## Problem description:
Set down all of the lines below exactly as they are given.

## Task data:

☆ ☆ ☆ ☆ ☆

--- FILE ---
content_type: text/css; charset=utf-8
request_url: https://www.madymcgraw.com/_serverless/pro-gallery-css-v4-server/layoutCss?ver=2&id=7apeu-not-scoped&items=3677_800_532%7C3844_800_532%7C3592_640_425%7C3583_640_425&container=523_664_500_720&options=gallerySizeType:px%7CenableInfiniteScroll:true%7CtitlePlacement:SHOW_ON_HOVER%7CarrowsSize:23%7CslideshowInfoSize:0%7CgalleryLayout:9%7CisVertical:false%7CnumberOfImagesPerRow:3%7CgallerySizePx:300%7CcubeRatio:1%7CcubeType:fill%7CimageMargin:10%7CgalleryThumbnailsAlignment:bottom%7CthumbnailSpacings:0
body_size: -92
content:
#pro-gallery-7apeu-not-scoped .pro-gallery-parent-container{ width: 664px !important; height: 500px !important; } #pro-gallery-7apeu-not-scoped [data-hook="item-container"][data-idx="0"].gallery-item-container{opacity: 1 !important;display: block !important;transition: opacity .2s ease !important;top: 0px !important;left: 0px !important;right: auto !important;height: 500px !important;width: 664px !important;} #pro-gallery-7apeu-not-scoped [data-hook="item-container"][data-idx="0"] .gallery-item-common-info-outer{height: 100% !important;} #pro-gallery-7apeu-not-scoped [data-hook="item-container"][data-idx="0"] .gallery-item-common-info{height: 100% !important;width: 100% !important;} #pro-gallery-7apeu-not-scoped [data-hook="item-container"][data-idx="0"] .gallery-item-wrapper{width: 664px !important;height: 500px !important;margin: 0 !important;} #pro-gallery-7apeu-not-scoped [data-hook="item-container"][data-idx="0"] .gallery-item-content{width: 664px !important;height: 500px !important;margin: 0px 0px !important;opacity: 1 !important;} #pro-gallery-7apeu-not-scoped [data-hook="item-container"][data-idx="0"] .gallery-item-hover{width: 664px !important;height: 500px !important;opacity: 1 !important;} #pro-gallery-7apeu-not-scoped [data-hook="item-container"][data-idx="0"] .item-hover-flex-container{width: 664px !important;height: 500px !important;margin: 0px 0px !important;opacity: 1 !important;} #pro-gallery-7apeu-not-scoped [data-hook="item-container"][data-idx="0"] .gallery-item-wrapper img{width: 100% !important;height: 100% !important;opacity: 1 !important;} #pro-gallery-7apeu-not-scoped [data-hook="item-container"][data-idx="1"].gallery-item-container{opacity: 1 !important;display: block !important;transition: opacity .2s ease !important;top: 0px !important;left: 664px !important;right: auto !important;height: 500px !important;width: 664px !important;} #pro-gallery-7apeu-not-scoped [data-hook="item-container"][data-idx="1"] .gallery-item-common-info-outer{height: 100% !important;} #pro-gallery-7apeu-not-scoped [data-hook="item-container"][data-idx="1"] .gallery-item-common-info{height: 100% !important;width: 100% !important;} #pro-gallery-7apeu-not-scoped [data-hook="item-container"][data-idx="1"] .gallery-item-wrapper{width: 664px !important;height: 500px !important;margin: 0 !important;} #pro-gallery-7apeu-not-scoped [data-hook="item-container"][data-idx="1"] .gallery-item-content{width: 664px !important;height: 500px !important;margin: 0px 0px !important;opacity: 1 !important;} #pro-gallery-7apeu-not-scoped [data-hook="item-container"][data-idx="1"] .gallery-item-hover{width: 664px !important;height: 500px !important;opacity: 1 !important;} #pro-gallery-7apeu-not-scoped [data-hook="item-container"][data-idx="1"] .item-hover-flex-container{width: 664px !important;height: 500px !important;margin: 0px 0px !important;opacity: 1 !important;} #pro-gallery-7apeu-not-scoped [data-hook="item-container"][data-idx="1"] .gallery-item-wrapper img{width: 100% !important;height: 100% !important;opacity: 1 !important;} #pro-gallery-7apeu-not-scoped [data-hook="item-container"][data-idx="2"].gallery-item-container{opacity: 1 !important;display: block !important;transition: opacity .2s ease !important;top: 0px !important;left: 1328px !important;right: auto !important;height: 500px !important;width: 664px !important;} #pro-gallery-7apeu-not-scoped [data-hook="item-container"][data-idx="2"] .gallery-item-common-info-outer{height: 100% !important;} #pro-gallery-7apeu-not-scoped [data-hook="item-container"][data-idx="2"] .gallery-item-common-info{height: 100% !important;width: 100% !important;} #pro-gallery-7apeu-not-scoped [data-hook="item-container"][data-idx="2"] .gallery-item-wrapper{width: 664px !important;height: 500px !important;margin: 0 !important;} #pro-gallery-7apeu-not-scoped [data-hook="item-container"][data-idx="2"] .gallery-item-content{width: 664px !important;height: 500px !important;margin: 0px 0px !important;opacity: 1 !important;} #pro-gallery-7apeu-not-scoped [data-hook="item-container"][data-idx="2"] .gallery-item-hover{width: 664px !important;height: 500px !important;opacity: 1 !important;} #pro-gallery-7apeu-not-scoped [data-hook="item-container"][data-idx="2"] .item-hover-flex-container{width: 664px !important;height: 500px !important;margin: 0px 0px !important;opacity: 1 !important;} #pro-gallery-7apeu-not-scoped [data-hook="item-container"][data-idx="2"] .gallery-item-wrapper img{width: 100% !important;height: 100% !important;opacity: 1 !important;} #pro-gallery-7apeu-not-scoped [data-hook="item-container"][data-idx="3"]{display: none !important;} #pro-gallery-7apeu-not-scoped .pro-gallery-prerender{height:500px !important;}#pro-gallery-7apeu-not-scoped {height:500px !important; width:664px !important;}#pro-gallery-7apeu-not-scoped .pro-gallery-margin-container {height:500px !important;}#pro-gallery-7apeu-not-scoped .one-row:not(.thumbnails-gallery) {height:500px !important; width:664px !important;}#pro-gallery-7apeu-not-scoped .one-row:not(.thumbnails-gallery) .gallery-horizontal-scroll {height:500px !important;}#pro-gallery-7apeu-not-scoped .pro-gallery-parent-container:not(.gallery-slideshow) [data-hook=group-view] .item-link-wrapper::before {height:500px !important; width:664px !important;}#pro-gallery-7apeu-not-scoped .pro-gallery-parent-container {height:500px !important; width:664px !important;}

☆ ☆ ☆ ☆ ☆

## Response for this exercise:
--- FILE ---
content_type: text/css; charset=utf-8
request_url: https://www.madymcgraw.com/_serverless/pro-gallery-css-v4-server/layoutCss?ver=2&id=7apeu-not-scoped&items=3677_800_532%7C3844_800_532%7C3592_640_425%7C3583_640_425&container=523_664_500_720&options=gallerySizeType:px%7CenableInfiniteScroll:true%7CtitlePlacement:SHOW_ON_HOVER%7CarrowsSize:23%7CslideshowInfoSize:0%7CgalleryLayout:9%7CisVertical:false%7CnumberOfImagesPerRow:3%7CgallerySizePx:300%7CcubeRatio:1%7CcubeType:fill%7CimageMargin:10%7CgalleryThumbnailsAlignment:bottom%7CthumbnailSpacings:0
body_size: -92
content:
#pro-gallery-7apeu-not-scoped .pro-gallery-parent-container{ width: 664px !important; height: 500px !important; } #pro-gallery-7apeu-not-scoped [data-hook="item-container"][data-idx="0"].gallery-item-container{opacity: 1 !important;display: block !important;transition: opacity .2s ease !important;top: 0px !important;left: 0px !important;right: auto !important;height: 500px !important;width: 664px !important;} #pro-gallery-7apeu-not-scoped [data-hook="item-container"][data-idx="0"] .gallery-item-common-info-outer{height: 100% !important;} #pro-gallery-7apeu-not-scoped [data-hook="item-container"][data-idx="0"] .gallery-item-common-info{height: 100% !important;width: 100% !important;} #pro-gallery-7apeu-not-scoped [data-hook="item-container"][data-idx="0"] .gallery-item-wrapper{width: 664px !important;height: 500px !important;margin: 0 !important;} #pro-gallery-7apeu-not-scoped [data-hook="item-container"][data-idx="0"] .gallery-item-content{width: 664px !important;height: 500px !important;margin: 0px 0px !important;opacity: 1 !important;} #pro-gallery-7apeu-not-scoped [data-hook="item-container"][data-idx="0"] .gallery-item-hover{width: 664px !important;height: 500px !important;opacity: 1 !important;} #pro-gallery-7apeu-not-scoped [data-hook="item-container"][data-idx="0"] .item-hover-flex-container{width: 664px !important;height: 500px !important;margin: 0px 0px !important;opacity: 1 !important;} #pro-gallery-7apeu-not-scoped [data-hook="item-container"][data-idx="0"] .gallery-item-wrapper img{width: 100% !important;height: 100% !important;opacity: 1 !important;} #pro-gallery-7apeu-not-scoped [data-hook="item-container"][data-idx="1"].gallery-item-container{opacity: 1 !important;display: block !important;transition: opacity .2s ease !important;top: 0px !important;left: 664px !important;right: auto !important;height: 500px !important;width: 664px !important;} #pro-gallery-7apeu-not-scoped [data-hook="item-container"][data-idx="1"] .gallery-item-common-info-outer{height: 100% !important;} #pro-gallery-7apeu-not-scoped [data-hook="item-container"][data-idx="1"] .gallery-item-common-info{height: 100% !important;width: 100% !important;} #pro-gallery-7apeu-not-scoped [data-hook="item-container"][data-idx="1"] .gallery-item-wrapper{width: 664px !important;height: 500px !important;margin: 0 !important;} #pro-gallery-7apeu-not-scoped [data-hook="item-container"][data-idx="1"] .gallery-item-content{width: 664px !important;height: 500px !important;margin: 0px 0px !important;opacity: 1 !important;} #pro-gallery-7apeu-not-scoped [data-hook="item-container"][data-idx="1"] .gallery-item-hover{width: 664px !important;height: 500px !important;opacity: 1 !important;} #pro-gallery-7apeu-not-scoped [data-hook="item-container"][data-idx="1"] .item-hover-flex-container{width: 664px !important;height: 500px !important;margin: 0px 0px !important;opacity: 1 !important;} #pro-gallery-7apeu-not-scoped [data-hook="item-container"][data-idx="1"] .gallery-item-wrapper img{width: 100% !important;height: 100% !important;opacity: 1 !important;} #pro-gallery-7apeu-not-scoped [data-hook="item-container"][data-idx="2"].gallery-item-container{opacity: 1 !important;display: block !important;transition: opacity .2s ease !important;top: 0px !important;left: 1328px !important;right: auto !important;height: 500px !important;width: 664px !important;} #pro-gallery-7apeu-not-scoped [data-hook="item-container"][data-idx="2"] .gallery-item-common-info-outer{height: 100% !important;} #pro-gallery-7apeu-not-scoped [data-hook="item-container"][data-idx="2"] .gallery-item-common-info{height: 100% !important;width: 100% !important;} #pro-gallery-7apeu-not-scoped [data-hook="item-container"][data-idx="2"] .gallery-item-wrapper{width: 664px !important;height: 500px !important;margin: 0 !important;} #pro-gallery-7apeu-not-scoped [data-hook="item-container"][data-idx="2"] .gallery-item-content{width: 664px !important;height: 500px !important;margin: 0px 0px !important;opacity: 1 !important;} #pro-gallery-7apeu-not-scoped [data-hook="item-container"][data-idx="2"] .gallery-item-hover{width: 664px !important;height: 500px !important;opacity: 1 !important;} #pro-gallery-7apeu-not-scoped [data-hook="item-container"][data-idx="2"] .item-hover-flex-container{width: 664px !important;height: 500px !important;margin: 0px 0px !important;opacity: 1 !important;} #pro-gallery-7apeu-not-scoped [data-hook="item-container"][data-idx="2"] .gallery-item-wrapper img{width: 100% !important;height: 100% !important;opacity: 1 !important;} #pro-gallery-7apeu-not-scoped [data-hook="item-container"][data-idx="3"]{display: none !important;} #pro-gallery-7apeu-not-scoped .pro-gallery-prerender{height:500px !important;}#pro-gallery-7apeu-not-scoped {height:500px !important; width:664px !important;}#pro-gallery-7apeu-not-scoped .pro-gallery-margin-container {height:500px !important;}#pro-gallery-7apeu-not-scoped .one-row:not(.thumbnails-gallery) {height:500px !important; width:664px !important;}#pro-gallery-7apeu-not-scoped .one-row:not(.thumbnails-gallery) .gallery-horizontal-scroll {height:500px !important;}#pro-gallery-7apeu-not-scoped .pro-gallery-parent-container:not(.gallery-slideshow) [data-hook=group-view] .item-link-wrapper::before {height:500px !important; width:664px !important;}#pro-gallery-7apeu-not-scoped .pro-gallery-parent-container {height:500px !important; width:664px !important;}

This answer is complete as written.